La mairie de Balneário Camboriú a annoncé l'interdiction du naturisme sur la plage Pinho, pionnière de cette pratique au Brésil depuis les années 1980. Cette mesure, répondant aux demandes de la communauté et des forces de sécurité, sera formalisée par décret et le nouveau plan directeur. La décision a suscité des critiques de la Fédération brésilienne de naturisme, qui plaide pour un renforcement de la police plutôt que l'abolition de la pratique.
La maire Juliana Pavan (PSD) de Balneário Camboriú, sur la côte de Santa Catarina, a annoncé mercredi (17) l'interdiction du naturisme sur la plage Pinho. Reconnue comme la première plage naturiste du Brésil dans les années 1980, le site perdra désormais sa désignation officielle.

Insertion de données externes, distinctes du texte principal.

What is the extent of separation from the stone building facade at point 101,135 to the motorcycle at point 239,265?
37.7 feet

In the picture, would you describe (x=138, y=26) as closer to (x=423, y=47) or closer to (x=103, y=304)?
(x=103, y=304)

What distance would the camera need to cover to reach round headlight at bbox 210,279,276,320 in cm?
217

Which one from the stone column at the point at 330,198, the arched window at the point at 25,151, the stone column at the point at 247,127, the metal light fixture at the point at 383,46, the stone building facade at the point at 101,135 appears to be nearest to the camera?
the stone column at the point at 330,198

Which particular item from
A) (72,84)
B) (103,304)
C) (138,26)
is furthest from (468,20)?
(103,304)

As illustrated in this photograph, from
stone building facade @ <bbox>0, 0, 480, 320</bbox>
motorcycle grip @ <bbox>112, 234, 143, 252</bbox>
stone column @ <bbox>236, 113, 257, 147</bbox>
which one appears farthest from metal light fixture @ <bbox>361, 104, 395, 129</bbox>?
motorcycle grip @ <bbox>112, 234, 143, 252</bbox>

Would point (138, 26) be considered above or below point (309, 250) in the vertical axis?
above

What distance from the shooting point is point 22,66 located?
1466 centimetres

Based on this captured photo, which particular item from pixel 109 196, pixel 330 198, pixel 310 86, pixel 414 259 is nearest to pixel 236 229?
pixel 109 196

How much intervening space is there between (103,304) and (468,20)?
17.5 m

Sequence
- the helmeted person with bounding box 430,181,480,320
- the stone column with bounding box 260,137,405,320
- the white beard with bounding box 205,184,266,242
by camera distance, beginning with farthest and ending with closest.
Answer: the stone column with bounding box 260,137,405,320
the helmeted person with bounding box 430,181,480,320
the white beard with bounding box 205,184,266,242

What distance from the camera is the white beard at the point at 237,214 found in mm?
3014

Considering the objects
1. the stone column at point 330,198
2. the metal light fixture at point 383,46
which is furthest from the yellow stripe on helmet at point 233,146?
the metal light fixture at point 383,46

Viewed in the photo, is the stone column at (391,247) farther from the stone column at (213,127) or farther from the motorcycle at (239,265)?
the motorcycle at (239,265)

Pavan a déclaré qu'elle sanctionnera vendredi (19) le nouveau plan directeur, approuvé par le conseil municipal, qui ne prévoit pas d'espaces pour le naturisme sur les plages de la ville —contrairement au plan de 2006, qui avait officialisé la pratique sur la plage Pinho. De plus, un décret municipal interdira le «naturisme ou toute pratique similaire» sur toutes les plages de Balneário Camboriú.
Selon la maire, cette décision répond aux demandes de la communauté locale, de la Garde municipale et de la Police militaire. Des rapports indiquent que la zone «a perdu sa véritable vocation de plage naturiste et a été utilisée pour des actes illicites et des crimes sexuels, affectant même les plages sauvages voisines». La mairie n'a fourni aucun détail sur le nombre ou les types d'incidents enregistrés.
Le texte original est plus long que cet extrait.